Everybody wants to love Disenchantment. Every review ties itself in knots attempting to make excuses for why it’s not The Simpsons or Futurama – the other, better shows created by Matt Groening.

It looks awesome! The voice cast (Abbie “Broad City” Jacobson! Eric “The Eric Andre Show” Andre! Noel “The Mighty Boosh” Fielding! Heaps of Simpsons and Futurama alumni!) is excellent! One of the writers if goddamn Australian hip hop legend/Black Comedy and The Weekly star Briggs!

And it’s impossibly frustrating because it should be amazing and yet is stubbornly refusing to get great. It’s like it’s teasing us.

It’s so easy to watch, and it’s so easy to keep watching, and that would be enough if the pedigree of the creators wasn’t so strong or everything about it so obviously pointing towards something truly amazing, as you’d expect of a fantasy-themed Futurama.

And then the show itself is… it’s fine. It’s just fine.

Like, it has some great lines…

…and some gorgeous animation…

…but it’s just not… quite… there.

And part of the reason why people are loathe to slam Disenchantment is that fans of Groening’s previous work know that both his previous shows took a few years to find their groove.
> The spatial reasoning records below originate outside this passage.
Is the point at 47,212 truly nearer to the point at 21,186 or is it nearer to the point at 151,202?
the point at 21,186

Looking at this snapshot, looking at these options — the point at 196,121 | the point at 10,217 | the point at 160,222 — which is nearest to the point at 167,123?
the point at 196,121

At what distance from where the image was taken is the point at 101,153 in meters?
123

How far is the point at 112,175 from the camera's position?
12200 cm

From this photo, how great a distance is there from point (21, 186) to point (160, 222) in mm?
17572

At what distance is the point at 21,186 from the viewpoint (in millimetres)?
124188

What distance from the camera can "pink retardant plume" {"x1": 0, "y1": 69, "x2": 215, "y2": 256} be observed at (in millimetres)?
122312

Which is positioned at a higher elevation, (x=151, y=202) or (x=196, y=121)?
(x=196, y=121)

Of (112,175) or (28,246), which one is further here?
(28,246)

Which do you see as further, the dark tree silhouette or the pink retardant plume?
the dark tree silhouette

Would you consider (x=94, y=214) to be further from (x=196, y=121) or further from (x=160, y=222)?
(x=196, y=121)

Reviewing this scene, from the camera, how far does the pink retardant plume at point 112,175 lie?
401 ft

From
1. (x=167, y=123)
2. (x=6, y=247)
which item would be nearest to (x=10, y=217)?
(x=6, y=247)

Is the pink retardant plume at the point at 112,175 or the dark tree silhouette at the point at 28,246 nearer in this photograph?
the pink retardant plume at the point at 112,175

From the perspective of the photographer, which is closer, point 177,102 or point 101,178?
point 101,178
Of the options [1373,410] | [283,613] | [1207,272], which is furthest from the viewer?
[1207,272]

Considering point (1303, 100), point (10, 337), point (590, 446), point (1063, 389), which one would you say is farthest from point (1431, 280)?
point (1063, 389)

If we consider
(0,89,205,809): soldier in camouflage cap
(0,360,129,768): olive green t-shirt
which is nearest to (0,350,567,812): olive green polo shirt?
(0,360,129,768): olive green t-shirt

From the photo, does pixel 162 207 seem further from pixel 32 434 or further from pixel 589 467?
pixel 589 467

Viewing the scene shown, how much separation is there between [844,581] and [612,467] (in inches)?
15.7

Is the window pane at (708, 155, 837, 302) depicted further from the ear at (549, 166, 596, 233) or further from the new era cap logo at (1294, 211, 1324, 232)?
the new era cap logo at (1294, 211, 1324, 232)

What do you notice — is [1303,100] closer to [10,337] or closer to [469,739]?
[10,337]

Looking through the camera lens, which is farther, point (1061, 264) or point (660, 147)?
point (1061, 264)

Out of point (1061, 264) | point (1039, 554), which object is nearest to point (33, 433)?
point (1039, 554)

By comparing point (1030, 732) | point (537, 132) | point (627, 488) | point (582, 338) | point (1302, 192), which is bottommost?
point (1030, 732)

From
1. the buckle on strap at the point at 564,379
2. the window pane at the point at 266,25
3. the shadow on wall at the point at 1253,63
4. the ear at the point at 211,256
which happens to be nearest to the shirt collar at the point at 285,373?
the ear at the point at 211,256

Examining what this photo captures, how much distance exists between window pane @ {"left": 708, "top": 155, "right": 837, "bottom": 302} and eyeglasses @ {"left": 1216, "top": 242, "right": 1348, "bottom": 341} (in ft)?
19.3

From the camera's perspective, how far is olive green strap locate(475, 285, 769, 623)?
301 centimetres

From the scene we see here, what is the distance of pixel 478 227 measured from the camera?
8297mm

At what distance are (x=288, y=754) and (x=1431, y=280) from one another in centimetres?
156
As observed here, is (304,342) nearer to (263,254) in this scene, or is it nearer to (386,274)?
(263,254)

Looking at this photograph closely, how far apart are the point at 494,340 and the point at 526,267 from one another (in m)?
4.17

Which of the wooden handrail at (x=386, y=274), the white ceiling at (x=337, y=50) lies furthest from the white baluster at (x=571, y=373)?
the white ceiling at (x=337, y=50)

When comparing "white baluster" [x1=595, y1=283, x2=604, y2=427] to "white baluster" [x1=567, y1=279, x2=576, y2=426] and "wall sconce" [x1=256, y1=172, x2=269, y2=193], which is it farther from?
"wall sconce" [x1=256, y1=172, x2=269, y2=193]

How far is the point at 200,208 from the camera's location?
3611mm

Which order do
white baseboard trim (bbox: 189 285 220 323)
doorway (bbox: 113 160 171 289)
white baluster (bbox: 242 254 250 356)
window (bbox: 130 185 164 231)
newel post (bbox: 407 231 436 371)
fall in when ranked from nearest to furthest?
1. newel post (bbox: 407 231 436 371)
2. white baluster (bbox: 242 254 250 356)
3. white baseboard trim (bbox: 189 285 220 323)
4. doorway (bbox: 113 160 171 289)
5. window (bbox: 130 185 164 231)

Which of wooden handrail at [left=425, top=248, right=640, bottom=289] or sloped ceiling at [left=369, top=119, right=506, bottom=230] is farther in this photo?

But this feels like more than just teething. This feels like maybe it’s the format as a streaming series.

With Futurama and The Simpsons there was no particular reason not to just dip in and out. Futurama had some series-long arcs, but they were more about character development than specific plot points.

And thus each episode was more concerned with having a compelling episode-long story to tell, shoved full of as many jokes as it could hold, because that was how an audience was going to be won.

Disenchantment has different stakes. It’s not entirely clear what streaming services consider success, beyond driving new subscriptions, and no-one’s going to start with a random mid-season episode and see if it’s funny.

Which it often is.

Furthermore, chances are those who start will at least make a shot at finishing. Thus there’s a story packed into each series which is entertaining and everything, but nowhere near the laugh-out-loud joy of Futurama or the Simpsons

And the thing is, we know that this can done and done amazingly well – BoJack Horseman is a perfect example of a animated Netflix comedy which would be baffling as episodic TV but works perfectly in streaming format – but Disenchantment just falls between the poles and it’s infuriating.

Mind you, if history is any guide, this means season three will be amazing.